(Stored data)
Start of Block

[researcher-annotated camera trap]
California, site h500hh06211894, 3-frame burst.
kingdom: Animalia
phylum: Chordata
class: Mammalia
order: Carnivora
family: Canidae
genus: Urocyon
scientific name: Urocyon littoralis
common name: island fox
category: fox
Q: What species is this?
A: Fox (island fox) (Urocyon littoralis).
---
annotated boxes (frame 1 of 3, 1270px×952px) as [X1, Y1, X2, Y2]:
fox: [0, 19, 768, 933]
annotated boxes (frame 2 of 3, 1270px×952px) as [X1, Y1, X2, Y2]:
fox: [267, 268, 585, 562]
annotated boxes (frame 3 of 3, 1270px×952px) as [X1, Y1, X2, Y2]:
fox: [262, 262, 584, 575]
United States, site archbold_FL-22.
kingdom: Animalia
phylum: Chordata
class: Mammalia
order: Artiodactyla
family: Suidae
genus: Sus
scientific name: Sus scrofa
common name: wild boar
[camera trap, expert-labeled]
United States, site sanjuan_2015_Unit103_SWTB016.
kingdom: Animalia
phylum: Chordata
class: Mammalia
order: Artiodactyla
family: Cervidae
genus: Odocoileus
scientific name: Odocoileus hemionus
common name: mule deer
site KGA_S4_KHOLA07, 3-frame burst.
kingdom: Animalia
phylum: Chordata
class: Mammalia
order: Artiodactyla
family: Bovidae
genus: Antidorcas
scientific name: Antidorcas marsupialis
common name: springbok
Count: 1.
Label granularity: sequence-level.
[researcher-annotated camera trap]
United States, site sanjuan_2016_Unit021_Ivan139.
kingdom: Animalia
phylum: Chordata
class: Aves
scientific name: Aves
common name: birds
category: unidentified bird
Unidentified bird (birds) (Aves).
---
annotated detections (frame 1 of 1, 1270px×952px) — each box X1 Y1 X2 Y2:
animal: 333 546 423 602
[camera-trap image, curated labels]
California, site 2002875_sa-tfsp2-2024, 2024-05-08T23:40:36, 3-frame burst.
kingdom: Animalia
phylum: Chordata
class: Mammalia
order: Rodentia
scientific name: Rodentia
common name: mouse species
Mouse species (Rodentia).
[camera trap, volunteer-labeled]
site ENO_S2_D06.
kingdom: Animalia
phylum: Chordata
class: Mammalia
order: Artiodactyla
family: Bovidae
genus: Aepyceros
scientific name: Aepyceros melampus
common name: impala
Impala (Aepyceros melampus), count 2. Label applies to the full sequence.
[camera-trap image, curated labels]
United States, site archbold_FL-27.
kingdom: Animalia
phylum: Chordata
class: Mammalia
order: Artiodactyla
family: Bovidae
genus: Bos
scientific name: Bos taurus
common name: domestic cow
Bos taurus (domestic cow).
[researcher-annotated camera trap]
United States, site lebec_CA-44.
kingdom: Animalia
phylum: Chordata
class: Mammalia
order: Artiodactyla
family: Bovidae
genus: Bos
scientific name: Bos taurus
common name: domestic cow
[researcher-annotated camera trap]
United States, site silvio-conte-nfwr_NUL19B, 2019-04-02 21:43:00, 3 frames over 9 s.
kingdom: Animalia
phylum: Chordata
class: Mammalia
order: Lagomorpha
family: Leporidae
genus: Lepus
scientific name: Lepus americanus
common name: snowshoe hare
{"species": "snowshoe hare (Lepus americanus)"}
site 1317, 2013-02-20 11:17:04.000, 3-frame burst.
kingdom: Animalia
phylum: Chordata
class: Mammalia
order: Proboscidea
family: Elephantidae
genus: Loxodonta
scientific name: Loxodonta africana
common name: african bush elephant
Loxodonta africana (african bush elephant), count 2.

End of Block

• YOUR INSTRUCTIONS:
Reply with the complete records, restated exactly.

• SOLVED PROBLEM:
[researcher-annotated camera trap]
California, site h500hh06211894, 3-frame burst.
kingdom: Animalia
phylum: Chordata
class: Mammalia
order: Carnivora
family: Canidae
genus: Urocyon
scientific name: Urocyon littoralis
common name: island fox
category: fox
Q: What species is this?
A: Fox (island fox) (Urocyon littoralis).
---
annotated boxes (frame 1 of 3, 1270px×952px) as [X1, Y1, X2, Y2]:
fox: [0, 19, 768, 933]
annotated boxes (frame 2 of 3, 1270px×952px) as [X1, Y1, X2, Y2]:
fox: [267, 268, 585, 562]
annotated boxes (frame 3 of 3, 1270px×952px) as [X1, Y1, X2, Y2]:
fox: [262, 262, 584, 575]
United States, site archbold_FL-22.
kingdom: Animalia
phylum: Chordata
class: Mammalia
order: Artiodactyla
family: Suidae
genus: Sus
scientific name: Sus scrofa
common name: wild boar
[camera trap, expert-labeled]
United States, site sanjuan_2015_Unit103_SWTB016.
kingdom: Animalia
phylum: Chordata
class: Mammalia
order: Artiodactyla
family: Cervidae
genus: Odocoileus
scientific name: Odocoileus hemionus
common name: mule deer
site KGA_S4_KHOLA07, 3-frame burst.
kingdom: Animalia
phylum: Chordata
class: Mammalia
order: Artiodactyla
family: Bovidae
genus: Antidorcas
scientific name: Antidorcas marsupialis
common name: springbok
Count: 1.
Label granularity: sequence-level.
[researcher-annotated camera trap]
United States, site sanjuan_2016_Unit021_Ivan139.
kingdom: Animalia
phylum: Chordata
class: Aves
scientific name: Aves
common name: birds
category: unidentified bird
Unidentified bird (birds) (Aves).
---
annotated detections (frame 1 of 1, 1270px×952px) — each box X1 Y1 X2 Y2:
animal: 333 546 423 602
[camera-trap image, curated labels]
California, site 2002875_sa-tfsp2-2024, 2024-05-08T23:40:36, 3-frame burst.
kingdom: Animalia
phylum: Chordata
class: Mammalia
order: Rodentia
scientific name: Rodentia
common name: mouse species
Mouse species (Rodentia).
[camera trap, volunteer-labeled]
site ENO_S2_D06.
kingdom: Animalia
phylum: Chordata
class: Mammalia
order: Artiodactyla
family: Bovidae
genus: Aepyceros
scientific name: Aepyceros melampus
common name: impala
Impala (Aepyceros melampus), count 2. Label applies to the full sequence.
[camera-trap image, curated labels]
United States, site archbold_FL-27.
kingdom: Animalia
phylum: Chordata
class: Mammalia
order: Artiodactyla
family: Bovidae
genus: Bos
scientific name: Bos taurus
common name: domestic cow
Bos taurus (domestic cow).
[researcher-annotated camera trap]
United States, site lebec_CA-44.
kingdom: Animalia
phylum: Chordata
class: Mammalia
order: Artiodactyla
family: Bovidae
genus: Bos
scientific name: Bos taurus
common name: domestic cow
[researcher-annotated camera trap]
United States, site silvio-conte-nfwr_NUL19B, 2019-04-02 21:43:00, 3 frames over 9 s.
kingdom: Animalia
phylum: Chordata
class: Mammalia
order: Lagomorpha
family: Leporidae
genus: Lepus
scientific name: Lepus americanus
common name: snowshoe hare
{"species": "snowshoe hare (Lepus americanus)"}
site 1317, 2013-02-20 11:17:04.000, 3-frame burst.
kingdom: Animalia
phylum: Chordata
class: Mammalia
order: Proboscidea
family: Elephantidae
genus: Loxodonta
scientific name: Loxodonta africana
common name: african bush elephant
Loxodonta africana (african bush elephant), count 2.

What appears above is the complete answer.